--- Study text ---

We expect to add a new server in a three month interval for a certain period. I wasn't planning to move to SQL Server yet. But, I may be forced to move asap because of the situation we are facing now.

ASSUMING (Hint: verify with MS) Express licensing is per *cpu* and not *core*, I'ld guess you have nothing to worry about for the first year. As this new machine is relatively RAM starved (512 MB per core) anyhow, giving the maximum weight to Express by splitting between Express (2 cores and 1 GB) and other tasks IIS/ASP.net will probably give enough power to Express.

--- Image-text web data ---

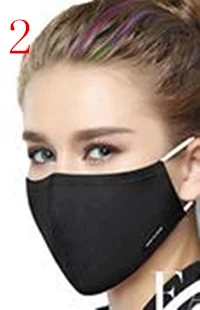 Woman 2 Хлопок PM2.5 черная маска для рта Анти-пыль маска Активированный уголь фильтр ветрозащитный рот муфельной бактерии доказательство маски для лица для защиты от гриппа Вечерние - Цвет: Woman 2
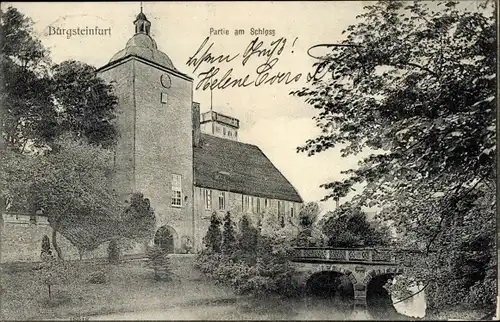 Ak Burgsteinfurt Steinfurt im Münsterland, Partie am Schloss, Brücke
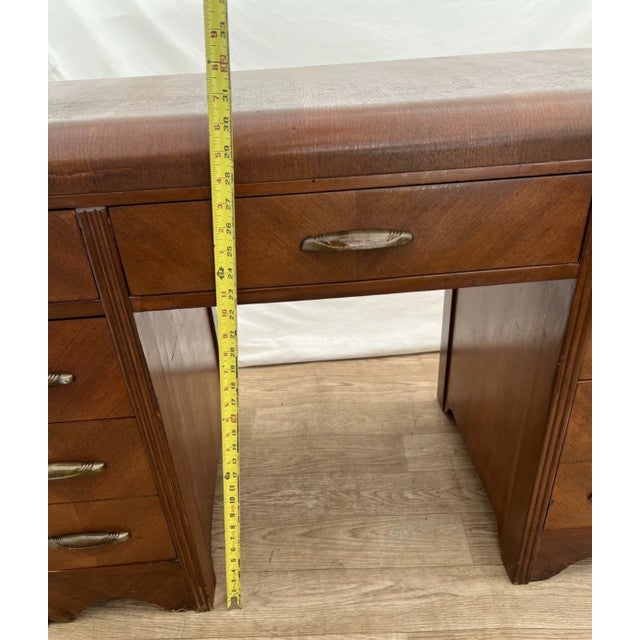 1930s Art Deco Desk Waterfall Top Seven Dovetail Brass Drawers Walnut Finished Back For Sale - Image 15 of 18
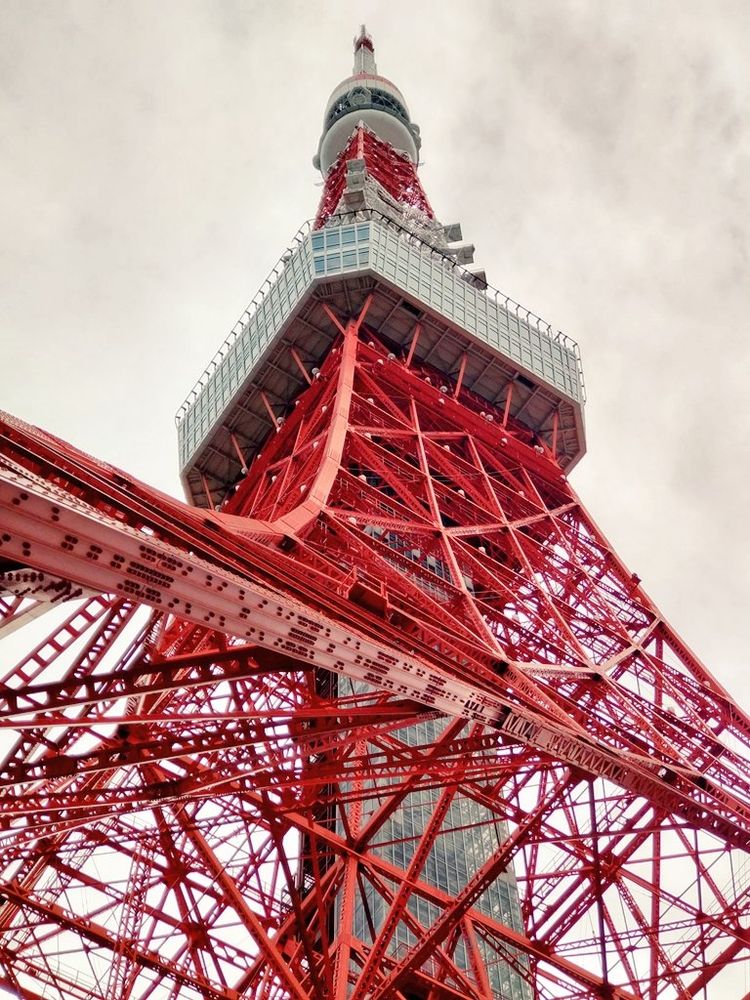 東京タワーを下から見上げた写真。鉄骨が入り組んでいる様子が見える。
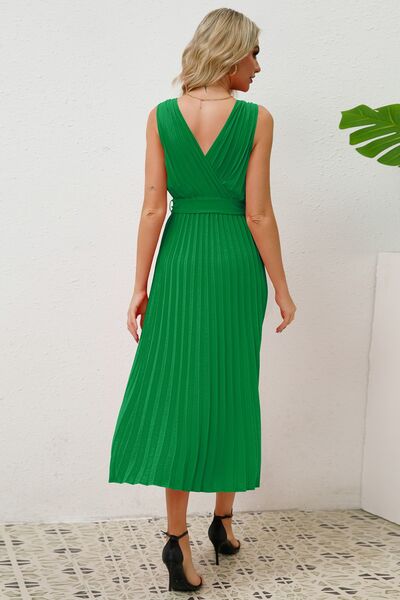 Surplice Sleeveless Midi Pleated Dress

--- Instructions ---
A. Check each statement against the SQL Server Express passage and answer yes or no, quoting the words of the passage that decide it: (i) The first writer had already planned to move to SQL Server. (ii) The new machine has 512 MB of RAM per core. (iii) The reply suggests giving Express 2 cores and 1 GB.
B. Pick up the SQL Server Express passage after its last sentence and continue it.

--- Expected results ---
A.
(i) No: "I wasn't planning to move to SQL Server yet."
(ii) Yes: "relatively RAM starved (512 MB per core)"
(iii) Yes: "splitting between Express (2 cores and 1 GB) and other tasks IIS/ASP.net"

B.
As you plan to add other HW, adding a quad core data server should give you about 80% more CPU-bound processing power if you are cpu-bottlenecked. The main question probably is if 1 Gig of RAM for Express is enough to serve all queries. As long as the data is clearly less than that (leaving some RAM for Express itself and temp data) and you only run simple filtered selects or inner joins it should be no problem. If the data is larger than 1 GB and since the example you showed is heavily joined, as long as the relevant index data is kept in RAM, performance will probably be adequate. Hitting the disk before the last small step is the thing to avoid.

If I remember Rick's statistics from a few years ago correctly, he ran similar amount of hits against much weaker HW also on SQL server. But perhaps his queries were simpler.